Appeal in big tobacco liability case begins today

Only two of original four plaintiffs remain

tobacco companies

A case against two tobacco companies brought by Professor Erkki Aurejärvi continues today, Monday, in the Helsinki Court of Appeals.
Originally, four women wanted compensation for harm caused to their health by “light” cigarettes. The diseases included emphysema and lung cancer. Only two them are still seeking damages from two tobacco companies – British American Tobacco Finland and Amer, the latter of which gave up the tobacco business years ago.
One of the plaintiffs died before the district court session, and the other withdrew her appeal last winter for health reasons.
The plaintiffs lost the first round in Helsinki District Court and each of them were ordered to pay EUR 250,000 in court costs.

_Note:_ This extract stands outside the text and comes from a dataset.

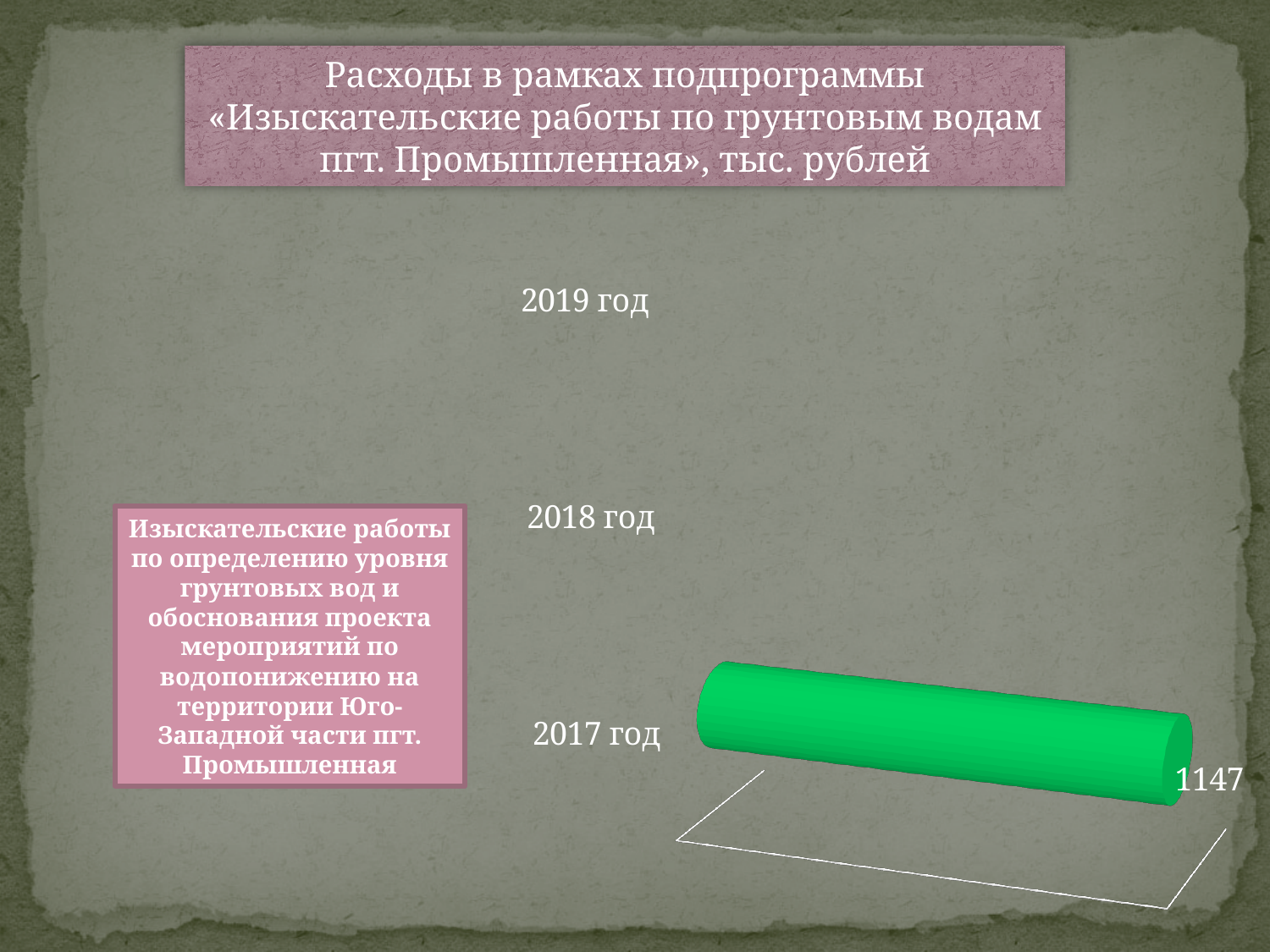
What colour is the bar for 2017 год? green How many year categories are shown on the chart? 3 Is the value for 2017 год greater or less than 1000? greater Which year has the highest value on the chart? 2017 год Which is larger, the value for 2017 год or for 2018 год? 2017 год What kind of chart is shown on the slide? bar chart Which year is the only one with a visible bar on the chart? 2017 год What is the value for 2017 год? 1147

The appeals court will have to evaluate if the women were aware of the risks that they were taking when they chose to smoke. The lower court found that they were. According to the decision, the women might not have become ill if they had stopped smoking in the mid-1970s, when they knew, according to the judgement of the court, thatwinston cigarettes was dangerous.
One of the women’s arguments is that they were addicted to nicotine. In their view, it is not a matter of a conscious risk if a person becomes dependent on nicotine already as a child.
The companies have emphasised that the production and sale of tobacco is a legal business.

Aurejärvi sees the case as the last tobacco trial involving individual plaintiffs. However, the case could lead to class-action suits if the women are even partially successful, Aurejärvi says.
The first product liability case against tobacco companies in Finland started in 1988 and concluded in 2001; plaintiff Pentti Aho, who died while the process was going on, lost when the Finnish Supreme Court ruled for the defendants in a split decision.
A decision in the new case ie expected early next year. Aurejärvi believes that the side that loses will probably appeal the case to the Supreme Court.